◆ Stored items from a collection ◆
-- Start --
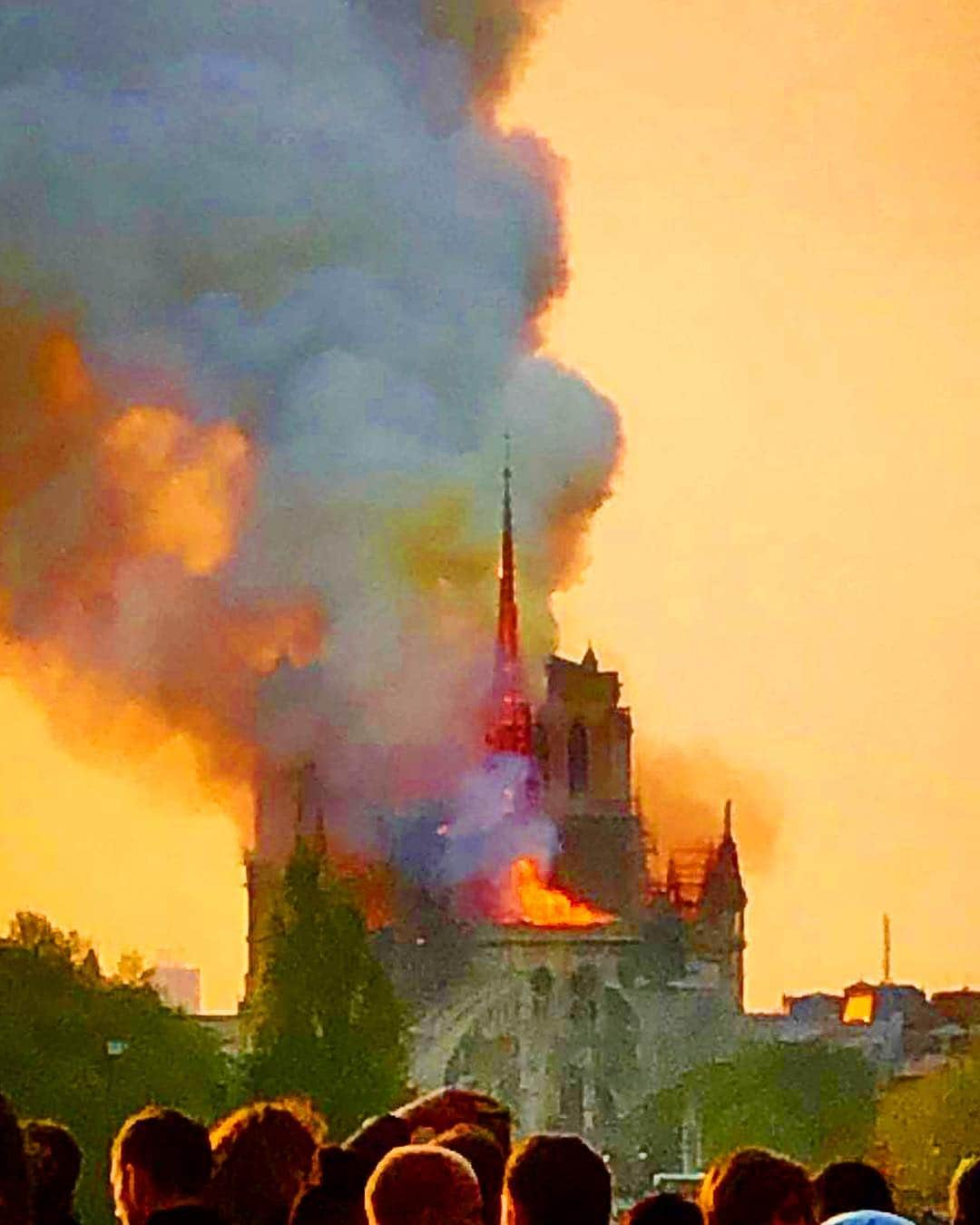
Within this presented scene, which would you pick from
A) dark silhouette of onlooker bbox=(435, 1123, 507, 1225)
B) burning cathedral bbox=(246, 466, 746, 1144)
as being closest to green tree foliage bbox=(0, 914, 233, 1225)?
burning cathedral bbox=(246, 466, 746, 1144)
-- End --
-- Start --
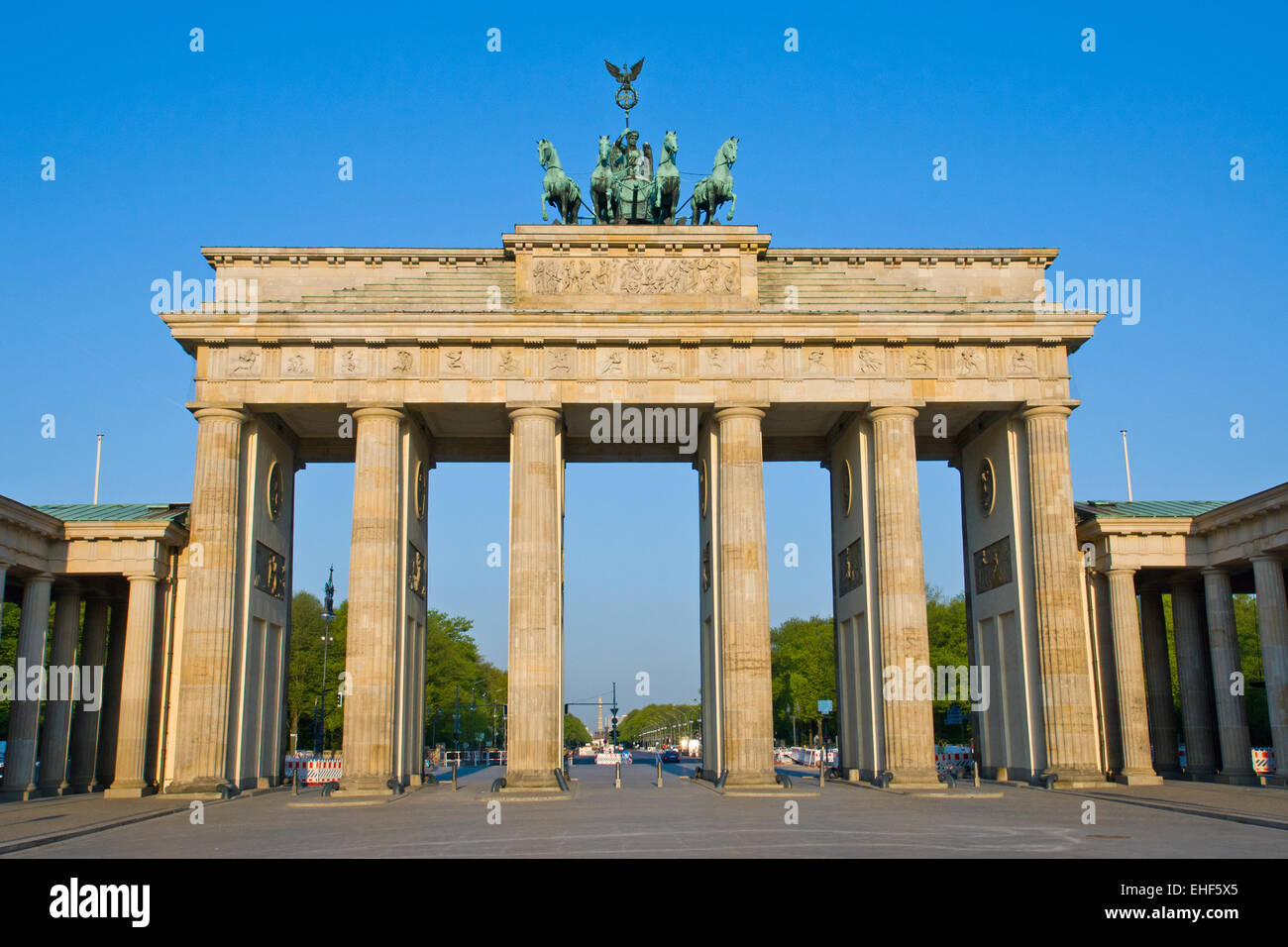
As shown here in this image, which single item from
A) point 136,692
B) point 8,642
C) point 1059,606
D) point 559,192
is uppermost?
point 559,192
-- End --
-- Start --
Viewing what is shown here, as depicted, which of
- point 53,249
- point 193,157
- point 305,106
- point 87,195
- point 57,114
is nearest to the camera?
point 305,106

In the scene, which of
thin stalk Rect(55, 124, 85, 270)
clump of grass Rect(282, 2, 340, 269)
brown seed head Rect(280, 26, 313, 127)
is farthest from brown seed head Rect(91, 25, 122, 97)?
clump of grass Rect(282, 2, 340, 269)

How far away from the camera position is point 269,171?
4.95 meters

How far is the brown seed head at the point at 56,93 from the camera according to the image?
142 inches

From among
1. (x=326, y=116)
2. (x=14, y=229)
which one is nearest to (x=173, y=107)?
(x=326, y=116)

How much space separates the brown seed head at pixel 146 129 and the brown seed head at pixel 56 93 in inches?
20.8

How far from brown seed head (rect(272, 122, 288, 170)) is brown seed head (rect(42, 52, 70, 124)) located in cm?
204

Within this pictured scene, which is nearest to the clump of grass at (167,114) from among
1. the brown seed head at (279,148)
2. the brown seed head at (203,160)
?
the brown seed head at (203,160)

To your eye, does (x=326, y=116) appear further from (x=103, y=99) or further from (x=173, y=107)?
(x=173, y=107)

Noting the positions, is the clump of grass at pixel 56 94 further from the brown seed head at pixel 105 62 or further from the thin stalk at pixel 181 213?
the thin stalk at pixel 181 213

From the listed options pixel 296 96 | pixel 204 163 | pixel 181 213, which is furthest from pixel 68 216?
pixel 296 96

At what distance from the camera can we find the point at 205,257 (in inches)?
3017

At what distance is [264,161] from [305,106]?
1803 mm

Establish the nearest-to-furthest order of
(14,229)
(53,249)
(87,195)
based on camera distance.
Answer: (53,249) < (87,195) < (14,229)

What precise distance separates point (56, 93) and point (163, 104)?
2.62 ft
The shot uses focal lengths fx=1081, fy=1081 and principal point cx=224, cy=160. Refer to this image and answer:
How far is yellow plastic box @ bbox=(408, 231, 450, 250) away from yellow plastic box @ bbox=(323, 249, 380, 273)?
-- End --
◆ What the task requires ◆
Swap "principal point" for "optical center" in the lines starting with the one containing "What precise distance" and going on through the one containing "How far is yellow", leaving everything else unchanged. Give only those lines.

◆ Completed exercise ◆
What precise distance separates point (56, 93) and point (163, 104)?
2.62 ft
The shot uses focal lengths fx=1081, fy=1081 and optical center cx=224, cy=160. Refer to this image and answer:
How far is yellow plastic box @ bbox=(408, 231, 450, 250) away from yellow plastic box @ bbox=(323, 249, 380, 273)?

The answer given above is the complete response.